July 17, 2008

Lower turnover in popular culture after 1980

Do people have shorter cultural attention spans these days? Is cultural change more chaotic than before? No, judging from the popularity of TV shows, which are as good of an indicator of popular culture as any.

I used a simple measure of cultural turnover: of the 10 TV shows with the highest Nielsen ratings in a given year, how many of them were not already in the top 10 in the previous year? If it is 0, then the popular shows of last year are the same as this year; if it is 10, then last year's popular shows have been completely replaced this year. Choosing the top 10 instead of 20 or 30 is arbitrary, but I just want a feel for change over time. (This is how Stanley Lieberson, in A Matter of Taste, measures cultural turnover in naming tastes.)

The data start in 1951 and go through 1999, with only 1987 excluded due to a goof in the website's lists. If a TV show was listed twice in a single year (e.g., if its Thursday and Saturday episodes were both highly watched), I expanded that year's list to include 10 unique shows. That only happened twice.

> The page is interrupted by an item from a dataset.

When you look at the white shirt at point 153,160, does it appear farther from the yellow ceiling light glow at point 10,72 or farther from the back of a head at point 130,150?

Here is the turnover rate across the decades:



It looks like there's a downward trend after about 1980, but let's be more specific. Using either of two rank correlations between year and turnover rate shows a significant and negative relationship: Kendall's tau = -0.22 (p = 0.037, two-tailed), and Spearman's rho = -0.32 (p = 0.048). The median and mode of the turnover rates are both 4, so we can look for when the turnover rate was consistently higher or lower than 4. For the below-4 values, there is a very clear separation between a chunk from 1980 onward and a handful of outliers in the '50s and '60s. Likewise, for the above-4 values, there is a chunk pre-1980 and some outliers afterward. I've shown this by modifying the graph above:



The pre-1980 period is characterized by a high turnover rate -- 4 above-median values for every 1 below-median value -- while the post-1980 period shows greater stability -- 3.7 below-median values for every 1 above-median value. So, it was the popular culture of previous generations that showed greater fickleness, a shorter attention span, and so on. Of course, members of those generations will spin these results as showing that their popular culture was not fickle but innovative, while the current one is not focused but static. This is how Steve Sailer describes the recent history of rock and rap music, for example, and oddly enough he pegs the start of stylistic stagnation in the early 1980s as well.

Whatever emotional coloring we give to the facts, there's always a downside to innovation: more failed experiments are broadcast as a fraction of the whole, and what good stuff that is produced doesn't last very long. Wild innovation is great in science, and when used by a genius in the arts. However, science permits greater experimentation because the only constraint is that the innovation be on the right track in modeling the world. The arts are far more constrained: they must please the human mind, which is a picky eater. Especially when you get to the level of talent found among TV show writers -- just find something good and stick with it as long as you can.

2 comments:

  1. You might want to consider that this is the first decade since the 1920's that we have not had an entirely new genre of music to emerge.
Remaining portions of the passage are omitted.